* _Assigned task 1_
Name every swimming stroke mentioned in the article on mixed-gender events at the Youth Olympic Games.
* _Assigned task 2_
Carry on the article about mixed-gender events at the Youth Olympic Games from its final sentence.

* _Document text_
Mixed-gender events a sign of innovation at the Youth Olympic Games

Mixed-gender events have featured since the inaugural Youth Olympic Games in Singapore in 2010. Some have subsequently been introduced to the Olympic programme, underlining the YOG as a pioneering place of innovation, and Buenos Aires 2018 will be no different.

Picture by IOC/Ubald Rutar

While men and women compete separately in some combined team events, in several others they go head-to-head in direct competition. Mixed events are an exciting spectacle and often unpredictable, thrilling to the end for both the competitors and fans.

Making a splash

Swimming has included mixed-gender events in both previous editions of the Youth Olympic Games, and Singapore 2010 was the first official appearance of mixed relays on a world stage. Swimming world governing body FINA approved mixed-gender relays in 2013, and they will make their Olympic debut at the Olympic Games Tokyo 2020, where a mixed 4x100m medley relay will be contested.

Singapore 2010 featured the 4x100m freestyle and the 4x100m medley relays, both won by China – a result repeated four years later in Nanjing – and the same two races are on the programme at Buenos Aires 2018. A relay quartet comprises two men and two women, and the teams can determine in what order the athletes compete, with the medley relay comprising all four strokes, starting with backstroke before breaststroke and butterfly, with freestyle the anchor leg.

* _Collected material_
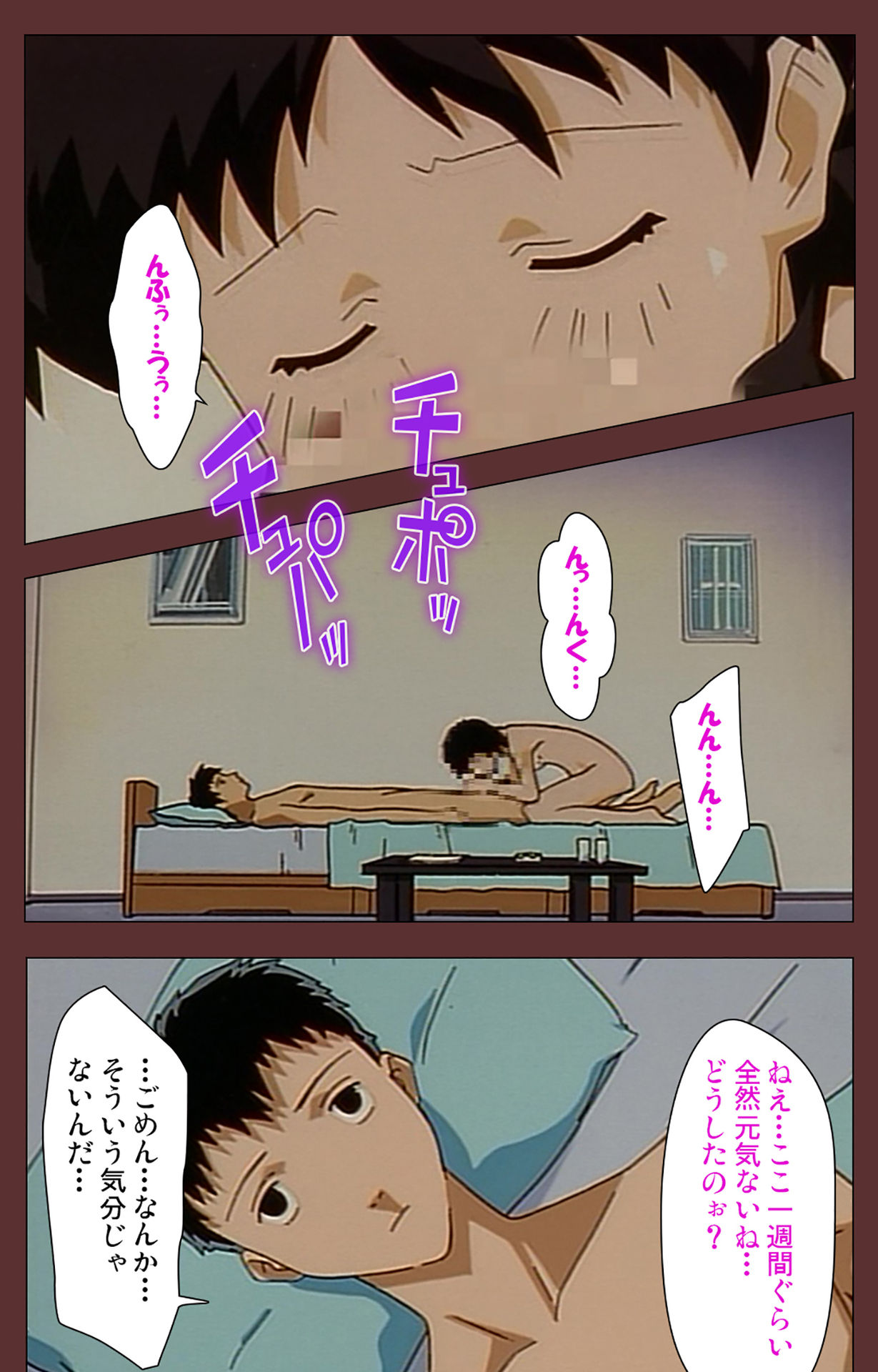 Jochiku complete ban - Page 48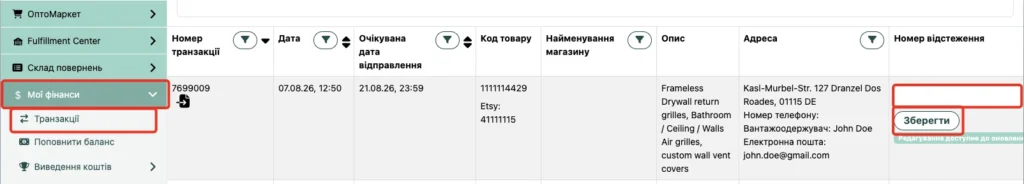 Поле для номера відстеження і кнопка Зберегти в транзакції особистого кабінету Western Bid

* _Answer 1_
Backstroke, breaststroke, butterfly, freestyle

* _Answer 2_
Emma McKeon competed in Singapore in 2010, and the event was a huge stepping stone for the Australian, who won four medals, including gold in the women’s 4x100m freestyle relay, at Rio 2016. In Singapore the then 16-year-old won five medals, including silver in the mixed 4x100m freestyle relay, alongside fellow 2016 Olympian Madi Wilson and world and Commonwealth medallist Kenneth To, as well as bronze in the mixed 4x100m medley relay. It was McKeon’s introduction to mixed-gender racing.

“It was fun, it was a whole different experience. It was a new thing for me. It is definitely good for the spectators, because watching it you don’t actually know who is winning at each turn so it is an exciting event to watch. To race in it takes a bit of getting used to, because I raced it last year at the World Championships and on either side of me were the men who were first and third in the 100 fly, so coping with those waves when you do butterfly is really hard. But it’s just fun.”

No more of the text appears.